Source : The Press Democrat, image Fox News.
Petit rappel. Les femmes étaient effectivement empêchées de faire des études, elles étaient essentiellement empêchées d’accéder à l’autonomie économique, politique et psychique. C’est ce que cache le mythe — mythe en partie seulement —de « la femme empêchée », empêchée entre autres d’être un génie et de réaliser des choses qui comptent. Ce mythe laisse entendre qu’elle se sabote, qu’elle n’est pas faite pour le monde, que la maternité la contraint, que sa timidité la retient, en occultant le fait que c’est le système d’organisation sociale androcratique dans lequel elle vit qui est conçu par dessein, et sans réelle résistance de la part de ceux qui continuent d’en bénéficier et de le reproduire aujourd’hui, pour la maintenir en état d’infériorité et de subordination.

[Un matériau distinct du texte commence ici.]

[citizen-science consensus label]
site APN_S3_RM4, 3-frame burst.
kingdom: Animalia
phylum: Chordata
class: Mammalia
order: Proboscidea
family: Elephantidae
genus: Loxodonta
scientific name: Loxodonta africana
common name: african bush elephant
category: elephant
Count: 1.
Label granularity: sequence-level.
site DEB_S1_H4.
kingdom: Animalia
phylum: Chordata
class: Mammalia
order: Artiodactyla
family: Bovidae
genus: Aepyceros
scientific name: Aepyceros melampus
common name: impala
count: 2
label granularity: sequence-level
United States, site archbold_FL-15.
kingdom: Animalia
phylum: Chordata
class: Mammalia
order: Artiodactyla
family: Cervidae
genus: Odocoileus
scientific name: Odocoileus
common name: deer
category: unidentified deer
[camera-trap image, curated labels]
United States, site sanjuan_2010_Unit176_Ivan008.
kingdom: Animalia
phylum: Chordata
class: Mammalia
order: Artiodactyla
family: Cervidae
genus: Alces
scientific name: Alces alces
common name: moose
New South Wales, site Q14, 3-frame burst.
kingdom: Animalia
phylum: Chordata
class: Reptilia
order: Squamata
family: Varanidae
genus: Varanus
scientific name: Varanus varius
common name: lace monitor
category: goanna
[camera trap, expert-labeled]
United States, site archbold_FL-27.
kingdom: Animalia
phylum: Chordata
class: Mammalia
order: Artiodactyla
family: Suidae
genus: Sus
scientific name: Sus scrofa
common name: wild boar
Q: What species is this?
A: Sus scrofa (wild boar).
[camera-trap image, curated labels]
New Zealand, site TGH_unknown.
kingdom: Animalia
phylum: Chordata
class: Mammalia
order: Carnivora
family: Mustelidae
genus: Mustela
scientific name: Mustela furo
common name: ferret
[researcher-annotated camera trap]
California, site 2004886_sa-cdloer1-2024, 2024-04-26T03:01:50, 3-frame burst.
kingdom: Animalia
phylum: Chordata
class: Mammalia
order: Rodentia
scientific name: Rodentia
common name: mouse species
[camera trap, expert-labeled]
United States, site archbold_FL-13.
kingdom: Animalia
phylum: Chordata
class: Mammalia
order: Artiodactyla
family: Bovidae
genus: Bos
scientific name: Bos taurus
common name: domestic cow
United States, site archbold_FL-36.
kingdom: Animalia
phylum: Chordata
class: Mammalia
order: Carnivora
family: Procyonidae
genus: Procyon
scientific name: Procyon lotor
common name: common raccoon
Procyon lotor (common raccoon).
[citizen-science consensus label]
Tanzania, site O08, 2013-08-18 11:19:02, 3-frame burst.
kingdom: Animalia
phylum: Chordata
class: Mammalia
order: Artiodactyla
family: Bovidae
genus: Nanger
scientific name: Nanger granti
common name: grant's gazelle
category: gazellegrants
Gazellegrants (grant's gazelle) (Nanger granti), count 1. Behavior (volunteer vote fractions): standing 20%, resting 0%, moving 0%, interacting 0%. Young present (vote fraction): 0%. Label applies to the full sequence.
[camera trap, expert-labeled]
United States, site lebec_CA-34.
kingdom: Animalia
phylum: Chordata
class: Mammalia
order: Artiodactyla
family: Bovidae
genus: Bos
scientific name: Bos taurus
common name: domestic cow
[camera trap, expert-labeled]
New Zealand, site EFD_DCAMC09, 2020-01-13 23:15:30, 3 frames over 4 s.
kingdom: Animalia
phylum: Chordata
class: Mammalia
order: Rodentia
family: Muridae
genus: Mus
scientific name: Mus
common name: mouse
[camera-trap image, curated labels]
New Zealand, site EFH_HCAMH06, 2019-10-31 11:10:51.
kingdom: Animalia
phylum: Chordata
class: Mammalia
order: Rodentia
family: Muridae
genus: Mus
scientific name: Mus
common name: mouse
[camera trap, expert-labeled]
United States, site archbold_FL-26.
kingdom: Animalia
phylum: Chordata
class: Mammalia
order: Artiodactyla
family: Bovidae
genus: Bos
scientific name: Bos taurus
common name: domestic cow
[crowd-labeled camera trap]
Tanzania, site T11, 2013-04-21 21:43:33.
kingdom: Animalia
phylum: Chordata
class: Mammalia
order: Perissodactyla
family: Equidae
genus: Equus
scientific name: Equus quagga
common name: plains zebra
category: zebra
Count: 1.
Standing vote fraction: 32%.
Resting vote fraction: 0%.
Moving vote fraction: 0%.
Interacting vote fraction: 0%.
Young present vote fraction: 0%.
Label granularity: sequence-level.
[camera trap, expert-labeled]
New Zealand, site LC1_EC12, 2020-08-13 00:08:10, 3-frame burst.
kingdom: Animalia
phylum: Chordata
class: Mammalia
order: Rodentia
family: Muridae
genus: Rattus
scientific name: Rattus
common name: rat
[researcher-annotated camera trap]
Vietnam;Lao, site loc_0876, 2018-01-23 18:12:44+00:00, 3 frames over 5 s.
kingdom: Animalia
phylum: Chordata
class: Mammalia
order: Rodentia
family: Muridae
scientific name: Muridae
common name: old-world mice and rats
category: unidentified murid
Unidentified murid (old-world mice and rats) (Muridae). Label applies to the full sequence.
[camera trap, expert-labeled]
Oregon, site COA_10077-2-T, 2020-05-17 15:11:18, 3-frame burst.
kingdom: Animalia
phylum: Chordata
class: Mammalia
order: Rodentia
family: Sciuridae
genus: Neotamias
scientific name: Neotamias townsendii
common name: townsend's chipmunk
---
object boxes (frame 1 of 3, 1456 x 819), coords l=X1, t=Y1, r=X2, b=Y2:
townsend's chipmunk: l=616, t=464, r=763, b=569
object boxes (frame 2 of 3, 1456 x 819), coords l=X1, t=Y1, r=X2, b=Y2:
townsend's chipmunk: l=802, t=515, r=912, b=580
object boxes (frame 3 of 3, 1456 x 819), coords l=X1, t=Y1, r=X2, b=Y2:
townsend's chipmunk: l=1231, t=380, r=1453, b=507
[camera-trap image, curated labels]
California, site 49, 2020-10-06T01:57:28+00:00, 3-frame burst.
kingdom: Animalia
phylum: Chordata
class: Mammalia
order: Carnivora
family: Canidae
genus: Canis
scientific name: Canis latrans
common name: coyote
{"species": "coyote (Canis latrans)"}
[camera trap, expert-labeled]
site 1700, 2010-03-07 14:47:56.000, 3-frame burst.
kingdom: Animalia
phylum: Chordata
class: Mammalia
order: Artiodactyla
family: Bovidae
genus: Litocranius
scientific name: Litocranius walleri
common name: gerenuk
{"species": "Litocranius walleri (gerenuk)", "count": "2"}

Elle est « empêchée » d’accéder à une conscience autonome et indépendante de son identification aux hommes (male-identified) et à leur culture dominante, réalisée quasi exclusivement par les hommes pour les hommes, par l’éducation qu’elle reçoit encore maintenant et qui tait sciemment l’histoire des femmes ; par les avertissements et les violences misogynes qui formatent son développement (aujourd’hui 35 % de la bande passante d’internet est consacrée à la pornographie et vous savez que l’ero-graphie soi-disant « éthique » ne représente pas même un zéro virgule quelque chose pour cent au milieu d’un océan de brutalités, de dégradations et d’humiliations déshumanisantes des femmes par les hommes dans la pornographie — que vous consommez peut-être, par excitation traumatique ?). Elle est empêchée de connaître les luttes de celles qui l’ont précédée, empêchée de s’intéresser aux autres femmes et de nouer des liens de luttes avec elles — sauf lorsqu’il s’agit de se liguer en faveur des privilèges sexuels des hommes et de revendiquer à leurs côtés, le droit d’être sexuellement exploitées par eux.
Contre exemple, après avoir reçu de nombreuses menaces de viol, de mort et été victimes d’agressions physiques lors des précédentes manifestations : l’action forte du Collectif de suvivantes de l’industrie du sexe contre la porno-prostitution lors de la manifestation du 8 mars dernier à Paris :
À toutes celles qui ont avalé le mythe de la méritocratie masculine, je vous invite à lire l’ouvrage Femmes invisibles, de Caroline Criado Perez. Elle va vous expliquer preuve à l’appui que tout ceci est faux, que les femmes ont d’innombrables réalisations, qu’énormément de femmes ont fait des découvertes — alors même qu’elles étaient maintenues en état d’asservissement — qu’elles ont leur place dans les livres d’histoire, que ce soit de l’art, de la science, de la médecine. Elles n’apparaissent pas, car les hommes ont pillé leurs réussites, puis effacé leurs larcins, de leur vivant et dans la postérité. Parce que le système dans lequel vivaient ces femmes était conçu pour l’appropriation masculine et la mâle-adaptation de tout ce que pouvaient bien faire, créer ou penser les femmes. Le comble de l’injustice ? En retournant bien souvent leurs idées, leurs découvertes, leurs créations contre elles-mêmes et pour alimenter leur destruction typiquement masculine du monde et de tout le vivant.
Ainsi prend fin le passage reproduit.